All the staff in that place were great, but the way the department is run is just bizarre. Having all the day’s patients arrive at the same time and then sit around for hours, possibly even overnight? At once point we were told that there weren’t even any doctors in and that nurses couldn’t do some of the procedures. Huh? Why weren’t doctors scheduled to work when patients were there? Surely consultants aren’t the only doctors who turn up for scheduled shifts. It all seemed very random.

A mildly interesting thing was when someone who was clearly a prisoner, came past the waiting room. He was attached by handcuffs to a burly guard of some sort, but the chain was the longest I’ve ever seen. I guess I’d assumed that prison hospitals were a separate thing, possibly because of films. It turns out there is actually a Category B men’s prison across from the hospital, which I didn’t notice the last couple of times I went up there. I don’t know if the man was definitely from that prison though.


Anyway, in summary, getting Botox was an interesting experience.

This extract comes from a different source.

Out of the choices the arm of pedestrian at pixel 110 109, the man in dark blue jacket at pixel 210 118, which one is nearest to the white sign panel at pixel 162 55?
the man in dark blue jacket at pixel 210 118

I’m not sure I understand why people do it just for wrinkles, it was more painful on my forehead than I was expecting. I did feel quite ill afterwards and am still a bit ill today. I guess it comes down to whether wrinkles would make so you unhappy that you were willing to put up with the pain and illness.

I have to go back for more in four months, as apparently it has a cumulative effect on migraines. At least I know what to expect now, but I’m worried I might still get worked up because of the pain.

This image came up on Google when I was searching for migraine injections; I’m glad this isn’t what they did at my appointment!

Stay out of my nose please.

My forehead and shoulders are my most tender areas right now. I seem to be sweating from my forehead more than usual, which is causing some stinging. I’ve got a bit of a numb spot in my upper back, it looks like there might be some bruising but it’s also hard to see. The ones on the sides and back of my head don’t really bother me at all, except for when I absent-mindedly feel where the bumps in my ponytail are and then accidentally touch a sore bit.

It turns out that Will touches my back and shoulders in general conversation a lot more than I realised, because now it hurts and I am instantly aware. I imagine it will calm down soon and hopefully I’ll start thinking a bit more normally.

When I got in the car I noticed in the visor mirror that there were already some striations forming on the skin above my eyebrows. So I may yet end up with the notorious “Botox eyebrows” that sometimes happen to people who get injections for migraines.


Here are unrelated recent photos.

A banquet for a snail.
It turns out my neighbours have a 4th dog and he’s so cute.
More snail food.
A mad charging situation.


So yeah, hopefully WordPress.org works out, and blogging about my nonsense can carry on as before.